In short, he says (these are excerpts from some seminars I gave at an Erasmus master program at KU Leuven), that work expands so as to fill the time available.
This law is true for both private and public organizations;
He exemplified with case studies from the UK Ministry of Naval Forces and the UK Colonial Office.
The staff of the UK Ministry of Naval Forces rose by 5%, and UK Colonial Office’s staff rose 7% per year - regardless of any variation in the amount of work (if any) to be done.
Because, you know, the UK ministry of Naval Forces lost all their ships in ’45, and the UK lost all its colonies after ’45. The ministry for colonies practically disappeared. BUT their staff continued to augment.
Parkinson says that the driving forces were:
* An official wants to multiply subordinates, not rivals.
* Officials work for each other.
Parkinson noticed that the number of people employed by the British navy increased continuously, regardless of activity. It was also a magic number, like a 5% growth constant. What intrigued him was that the growth rate was the same even though the British navy declined dramatically after 1945. Due to the economic crisis after the war, the British scrapped most of its war fleet. But it kept and even increased the number of employees !
Intrigued, Parkinson started to study the phenomenon systematically. The most interesting case was the Ministry of Colonies. He studied the evolution of the number of its employees over a period of several decades, from 1918 to the 1950s.
After 1918 Britain gained a lot of new colonies (from the Germans). But of course, after 1945, it lost all its colonies, one by one. The Ministry of Colonies therefore lost its purpose. Finally, it was ended, being reduced to the level of a department within the Ministry of Foreign Affairs. Well, quite surprisingly, although it no longer had a purpose, its team not only did not diminish, but continued to grow at the same rate as in the interwar period.
After studying this phenomenon thoroughly, Parkinson summarized that it had 2 causes:
1. An official wants to multiply subordinates, not rivals. The effect is that an official would never employ only one public servant. Because he/she would become his colleague, thus diminishing his responsibilities. Instead, he/she would hire 2 people - so that they become a team, and he/she would becomes their boss.

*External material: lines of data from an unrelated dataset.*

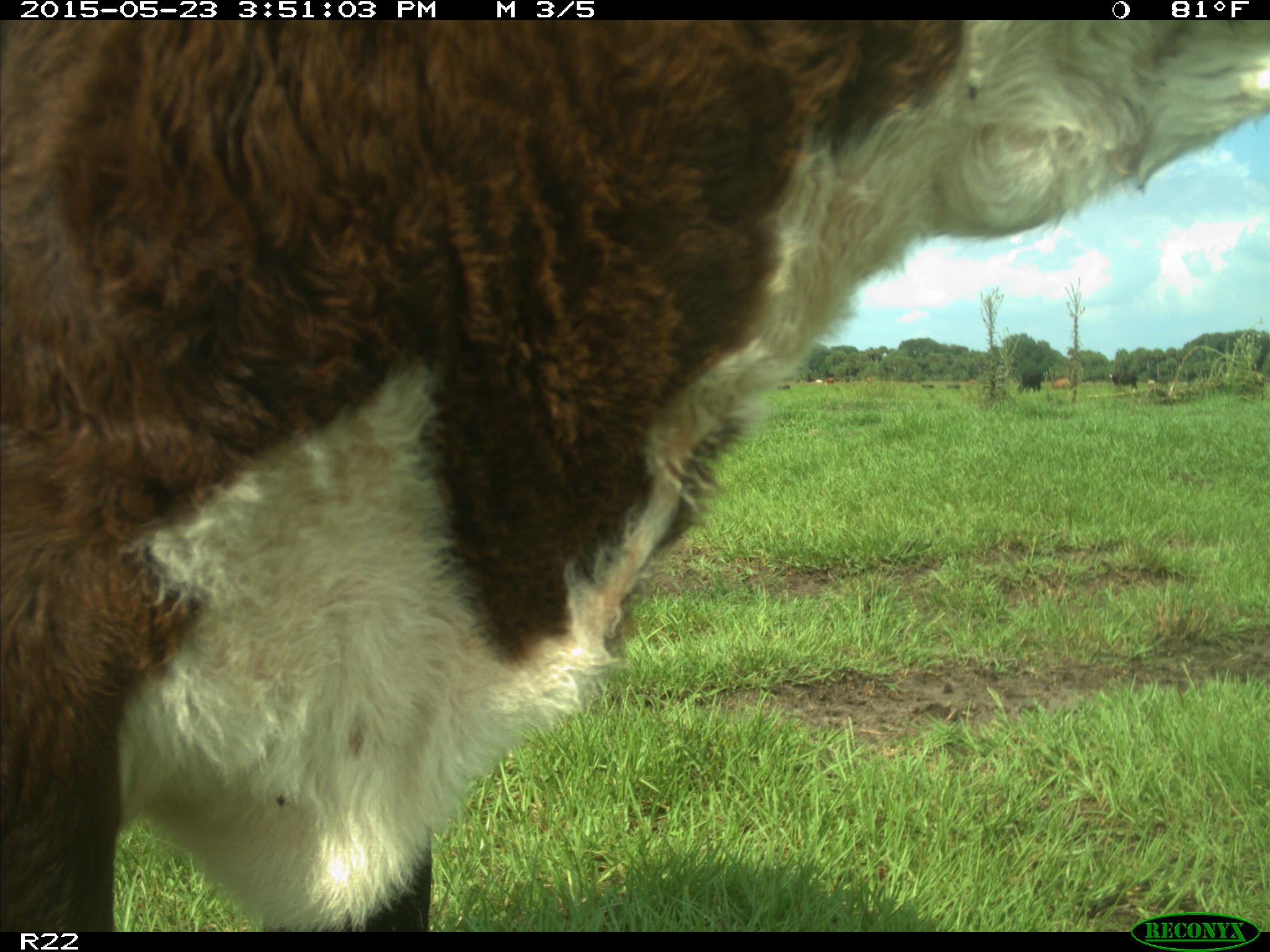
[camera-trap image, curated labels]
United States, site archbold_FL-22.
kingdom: Animalia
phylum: Chordata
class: Mammalia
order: Artiodactyla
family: Bovidae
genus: Bos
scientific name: Bos taurus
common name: domestic cow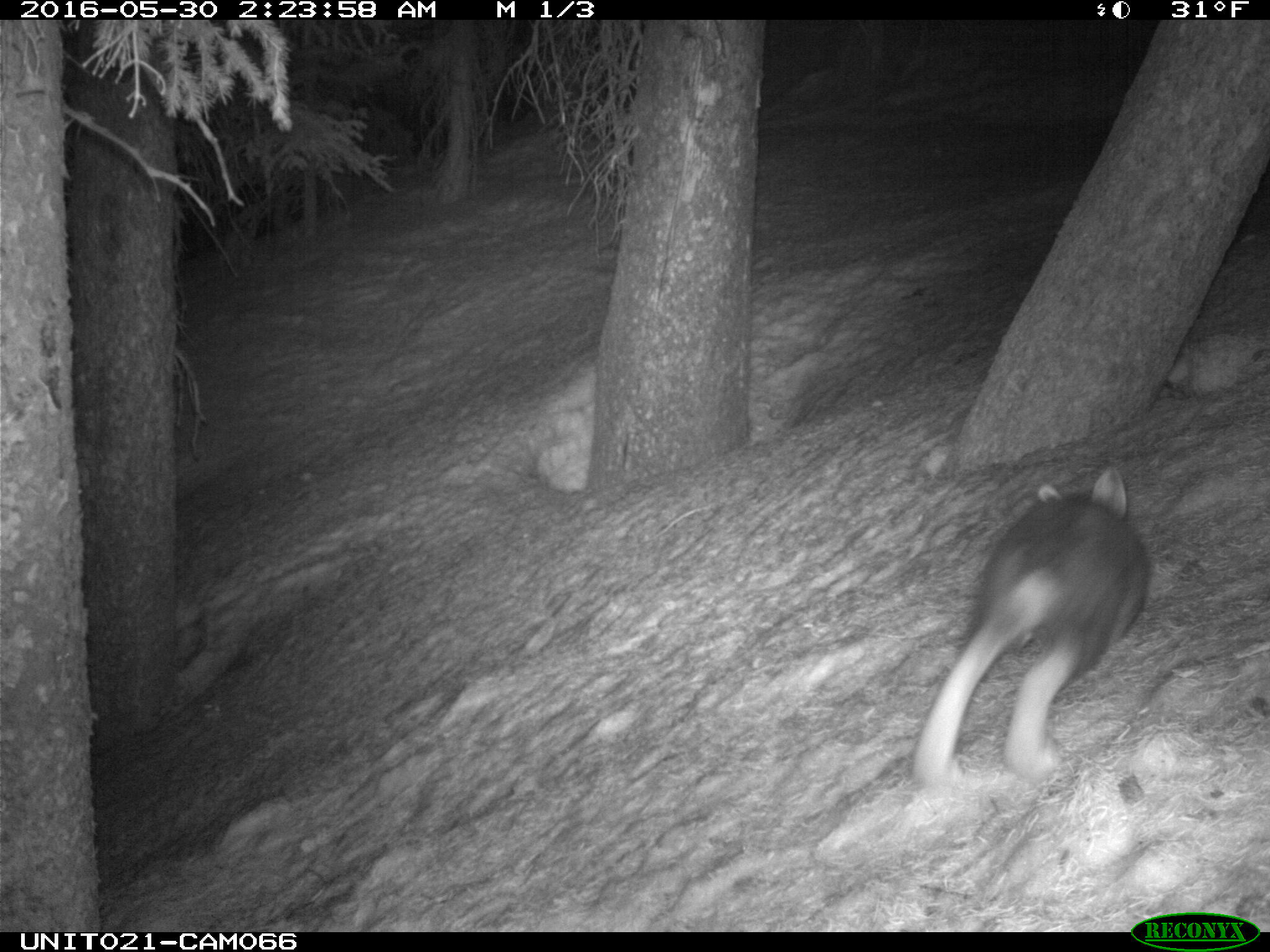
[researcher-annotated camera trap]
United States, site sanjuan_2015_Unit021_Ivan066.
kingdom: Animalia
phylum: Chordata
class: Mammalia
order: Lagomorpha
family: Leporidae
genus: Lepus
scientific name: Lepus americanus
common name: snowshoe hare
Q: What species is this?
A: Lepus americanus (snowshoe hare).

2. Officials make work for each other. The effect is the creation of procedures and processes. There will always be a need for an extra stamp, an approval, a commission, a review.
The phenomenon of comitology is quite interesting on this topc. The European Commission even has a procedure that explains how commissions and committees should work. That's what it's called: comitology. PM me for details.

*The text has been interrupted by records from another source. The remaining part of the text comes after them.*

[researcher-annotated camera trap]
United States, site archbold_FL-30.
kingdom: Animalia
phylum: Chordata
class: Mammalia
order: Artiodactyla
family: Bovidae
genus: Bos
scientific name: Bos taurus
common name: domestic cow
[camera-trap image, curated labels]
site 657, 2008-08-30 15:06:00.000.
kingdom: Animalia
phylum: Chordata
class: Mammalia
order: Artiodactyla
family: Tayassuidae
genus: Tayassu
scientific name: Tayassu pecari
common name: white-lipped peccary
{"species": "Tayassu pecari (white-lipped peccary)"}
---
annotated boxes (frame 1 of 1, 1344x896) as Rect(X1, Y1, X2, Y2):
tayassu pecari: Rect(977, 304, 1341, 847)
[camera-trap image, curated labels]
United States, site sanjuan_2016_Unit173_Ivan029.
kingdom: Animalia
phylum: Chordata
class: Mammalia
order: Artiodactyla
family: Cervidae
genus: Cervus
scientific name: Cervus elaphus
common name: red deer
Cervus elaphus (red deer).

The phenomenon is also well documented in private companies. Businesses are also marred by departments without purpose. Monsters that appeared once upon a time, initially had a clear purpose, but over time evolved independently, turned into absolutely useless, but increasingly larger departments.
THE REVERSE PHENOMENON
I developed a theory of my own about the drivers that limit the growth of bureaucracy. Because bureaucracy has limits. There is a set of reverse forces that work against Parkinson's law.

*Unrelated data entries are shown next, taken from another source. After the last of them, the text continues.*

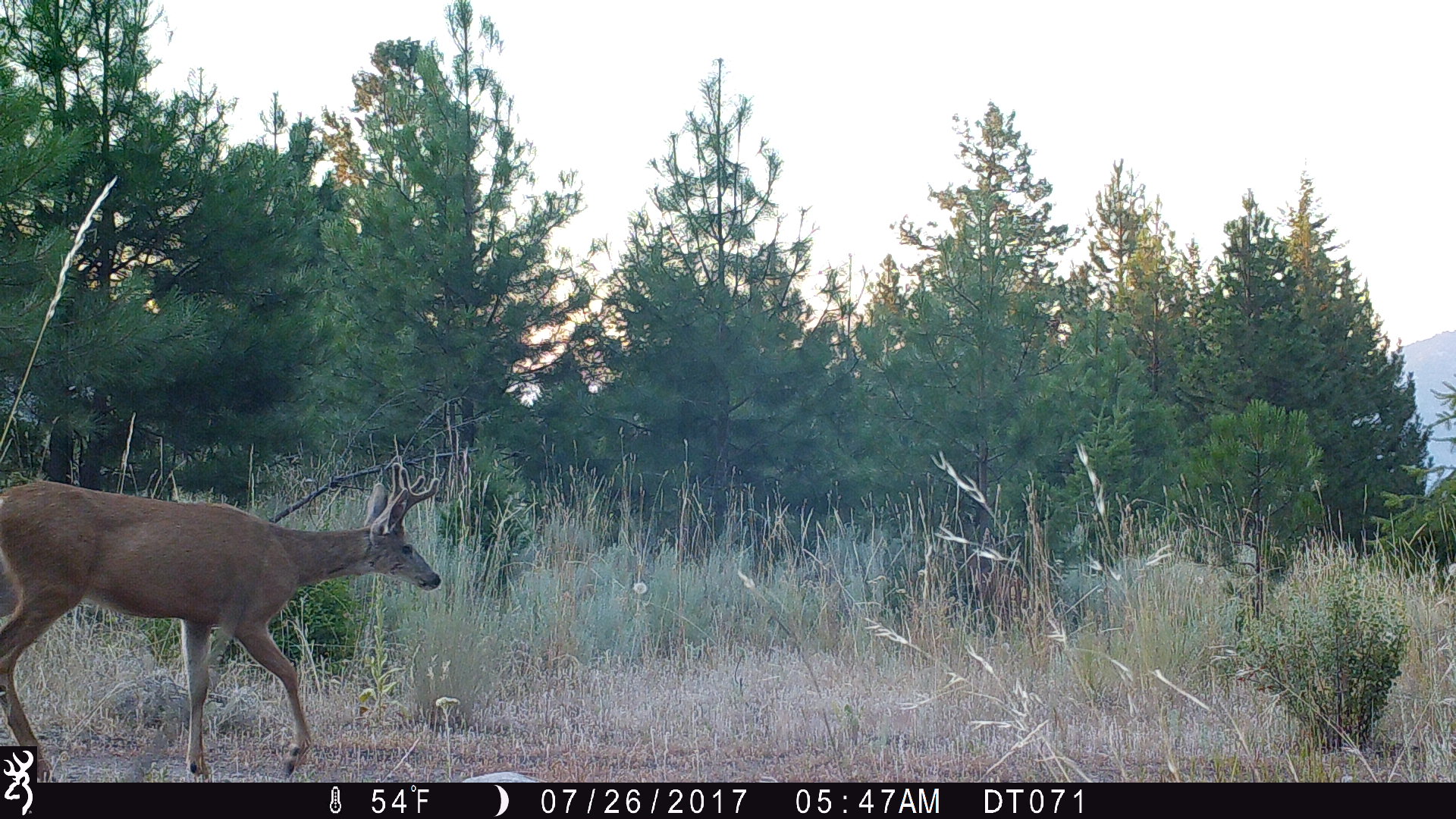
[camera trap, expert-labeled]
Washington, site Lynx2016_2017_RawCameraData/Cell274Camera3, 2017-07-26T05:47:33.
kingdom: Animalia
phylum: Chordata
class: Mammalia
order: Artiodactyla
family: Cervidae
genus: Odocoileus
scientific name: Odocoileus hemionus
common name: mule deer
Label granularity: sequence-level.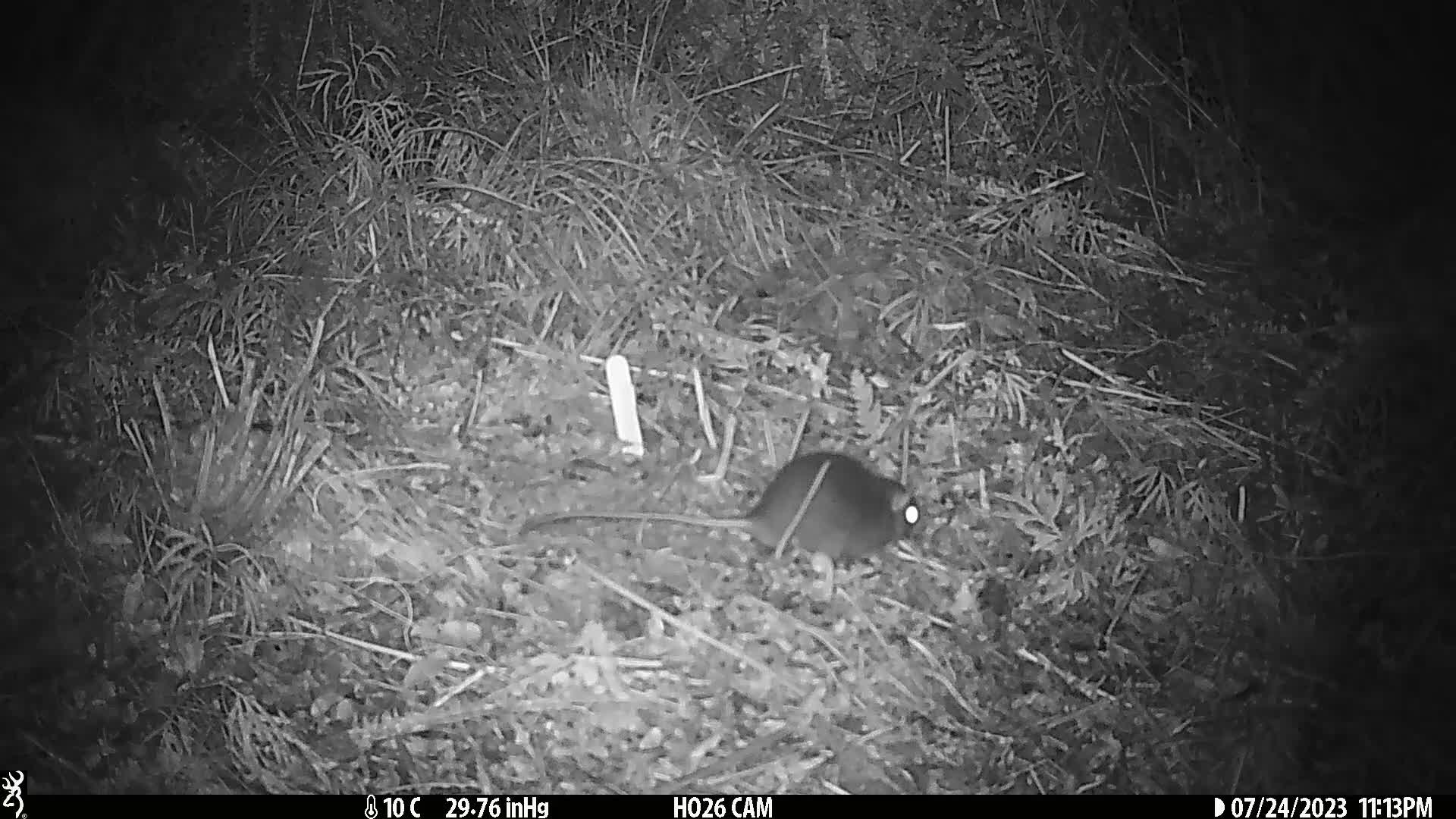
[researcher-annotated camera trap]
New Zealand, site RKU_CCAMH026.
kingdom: Animalia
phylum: Chordata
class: Mammalia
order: Rodentia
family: Muridae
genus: Rattus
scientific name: Rattus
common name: rat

The pressure to limit the number of employees and unnecessary processes is always top-down, strategic, political.
In the private sector, the driver pushing down on bureaucracy: is competition. If a company becomes too fat, too bureaucratic, then it is no longer competitive, and it dies or is restructure. We’ve seen the phenomenon in huge companies, such as HP or Intel. When these have a bad financial year, their board of directors, under the pressure of the shareholders, decides to change the managers and fire ~10k employees. Regardless of their duties or processes. They’re out.
In the public sector, the only driver for pushing down on bureaucracy: is elections. In a functioning democracy, elected officials must demonstrate value to voters. So an elected official should have a program to eliminate bureacracy.
But this needs a functional democracy. E.g. elections “by list” negate this driver - because the elected are not accountable to the voters, but to the party.
If the political system is not democratic, then the reverse factor is only revolutions or coups d'état. These force a top-down reset to the entire bureaucratic system.